ジョン・バース『酔いどれ草の仲買人』(1960)

★★★

17世紀末葉。裕福な家に生まれたエベニーザー・クックは、双子の妹アンナと一緒に養育される。2人はバーリンゲームという家庭教師に学び、以来彼とは長い付き合いになるのだった。エベニーザーはケンブリッジ大学で学んだ後、領地のあるアメリカのメリーランド州へ向けて波乱万丈の旅をする。

結局するところ文学もまた役には立たぬ、彼は沈痛な思いでそう結論した。文学は人生に対する単純素朴な態度を修正してくれて、おのれの人生はただ一つと決定的に思い込んでいる固定した人生観から人を解放してくれはするけれども、実際問題に対する解決策は、偶然にしか、与えてくれぬ。では、文学も無力だとすれば、あと何があるであろう? (p.460)

長い。とにかく長かった。2段組みで1000ページ近くもある。この小説が目指しているのは擬古文を駆使した古典の再構築であり、実在の人物を大胆に動かしたメリーランド州の歴史の再構築である。一見すると脱線に思われるような数々の物語が次々と現れてきて、途中からは人間関係を把握するのが困難になったけれど、その『千夜一夜物語』【Amazon】ばりの豊穣な物語には、はまる人は大いにはまると思う。主人公が純潔の誓いを立てた童貞で、癖のある従僕を連れて歩くところはまるで『ドン・キホーテ』【Amazon】みたいだった(ただし、この組み合わせは長大な物語の一部分に過ぎない)。やってることはウンベルト・エーコ『前日島』トマス・ピンチョンの『メイスン&ディクスン』【Amazon】に近いけれど、どちらかと言えばチャールズ・ディケンズジョン・アーヴィングが好きな人が気に入りそう。個人的には、全体の6割に来たところ(アメリカ大陸に着いたあたり)で飽きてしまって、もう勘弁してくれという感じだった。
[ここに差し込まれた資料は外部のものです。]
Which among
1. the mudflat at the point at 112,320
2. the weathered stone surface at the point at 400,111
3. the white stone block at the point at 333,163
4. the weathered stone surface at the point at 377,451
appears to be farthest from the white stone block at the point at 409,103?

「騙り」というのが本作の重要なファクターになっている。主人公のエベニーザーはしばしばその身分を従僕や知人に騙られて酷い目に遭うし、家庭教師のバーリンゲームはしばしば他人に成りすまして陰謀の裏を暗躍する。これらは物語を複雑化させる要因の一つになっているけど、身元を証明する手段があやふやだった時代を舞台にしているのでなかなかぞっとさせるものがあった。自分が自分であることを他人に認知させるのって、実はとても不安定な基盤の上に立っていて、それは現代も変わらないよなって思う。運転免許証やパスポートが有効なのは、平和できちんと管理された社会に限定されている。自分が自分であることを証明する普遍的かつ有効的な手段は未だに存在しない。考えたら背筋がぞっとしてきた。